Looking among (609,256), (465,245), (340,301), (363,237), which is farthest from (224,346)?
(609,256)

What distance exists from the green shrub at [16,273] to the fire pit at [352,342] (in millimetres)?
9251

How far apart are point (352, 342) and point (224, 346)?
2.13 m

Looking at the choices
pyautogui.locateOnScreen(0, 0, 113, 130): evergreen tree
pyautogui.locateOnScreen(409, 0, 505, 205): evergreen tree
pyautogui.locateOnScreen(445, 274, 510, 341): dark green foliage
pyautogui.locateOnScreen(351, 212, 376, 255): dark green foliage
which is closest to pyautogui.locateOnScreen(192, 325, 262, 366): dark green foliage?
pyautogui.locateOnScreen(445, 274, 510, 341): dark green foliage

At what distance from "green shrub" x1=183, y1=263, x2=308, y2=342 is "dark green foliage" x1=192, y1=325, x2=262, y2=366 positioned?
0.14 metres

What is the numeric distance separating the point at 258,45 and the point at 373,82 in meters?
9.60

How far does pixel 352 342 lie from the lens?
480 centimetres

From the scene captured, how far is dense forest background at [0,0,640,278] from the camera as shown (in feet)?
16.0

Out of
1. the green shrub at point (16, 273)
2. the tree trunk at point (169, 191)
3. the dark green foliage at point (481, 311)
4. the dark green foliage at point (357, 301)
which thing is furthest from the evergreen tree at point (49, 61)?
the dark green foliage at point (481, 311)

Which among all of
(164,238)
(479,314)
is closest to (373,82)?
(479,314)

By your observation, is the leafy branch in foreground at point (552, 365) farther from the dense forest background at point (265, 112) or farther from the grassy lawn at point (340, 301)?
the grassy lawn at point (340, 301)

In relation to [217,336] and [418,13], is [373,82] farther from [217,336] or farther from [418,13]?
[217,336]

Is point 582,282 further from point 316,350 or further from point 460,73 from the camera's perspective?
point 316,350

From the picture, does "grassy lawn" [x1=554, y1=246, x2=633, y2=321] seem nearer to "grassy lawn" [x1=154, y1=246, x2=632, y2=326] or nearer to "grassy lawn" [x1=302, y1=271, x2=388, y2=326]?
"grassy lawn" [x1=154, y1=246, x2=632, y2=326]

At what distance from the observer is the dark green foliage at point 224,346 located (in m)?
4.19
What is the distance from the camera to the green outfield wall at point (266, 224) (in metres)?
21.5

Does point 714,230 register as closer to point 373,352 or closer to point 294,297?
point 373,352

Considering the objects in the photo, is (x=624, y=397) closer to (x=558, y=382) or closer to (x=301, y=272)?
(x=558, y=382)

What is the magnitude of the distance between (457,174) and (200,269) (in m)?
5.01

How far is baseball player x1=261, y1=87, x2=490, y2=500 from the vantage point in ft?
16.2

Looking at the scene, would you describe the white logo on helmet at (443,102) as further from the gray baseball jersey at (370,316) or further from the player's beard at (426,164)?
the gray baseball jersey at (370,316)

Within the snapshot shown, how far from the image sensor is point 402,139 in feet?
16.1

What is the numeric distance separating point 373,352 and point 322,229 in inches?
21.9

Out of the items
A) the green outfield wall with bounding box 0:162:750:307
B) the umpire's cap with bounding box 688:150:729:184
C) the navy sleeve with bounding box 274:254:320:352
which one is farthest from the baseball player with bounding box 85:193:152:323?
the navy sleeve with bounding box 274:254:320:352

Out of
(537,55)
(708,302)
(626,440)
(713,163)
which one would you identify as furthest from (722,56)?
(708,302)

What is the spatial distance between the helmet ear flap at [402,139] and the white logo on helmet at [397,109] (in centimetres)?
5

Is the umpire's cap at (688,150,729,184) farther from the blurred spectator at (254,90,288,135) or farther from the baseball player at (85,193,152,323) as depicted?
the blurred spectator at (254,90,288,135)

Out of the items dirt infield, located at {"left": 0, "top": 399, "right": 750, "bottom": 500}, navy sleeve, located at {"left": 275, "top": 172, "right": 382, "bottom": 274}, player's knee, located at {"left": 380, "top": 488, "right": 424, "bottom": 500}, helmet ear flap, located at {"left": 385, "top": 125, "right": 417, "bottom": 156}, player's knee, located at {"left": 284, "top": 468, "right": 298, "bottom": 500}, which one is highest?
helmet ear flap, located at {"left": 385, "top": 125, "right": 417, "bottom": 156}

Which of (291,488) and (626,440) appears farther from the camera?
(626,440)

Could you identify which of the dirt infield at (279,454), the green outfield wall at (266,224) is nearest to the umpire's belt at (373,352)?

•••

◆ **Direction**: Locate every line in the records above that contains the word "forest" and reproduce each of those lines in full.

◆ **Answer to the problem**:
From the scene captured, how far is dense forest background at [0,0,640,278] from the camera as shown (in feet)?
By your observation, is the leafy branch in foreground at point (552, 365) farther from the dense forest background at point (265, 112) or farther from the grassy lawn at point (340, 301)?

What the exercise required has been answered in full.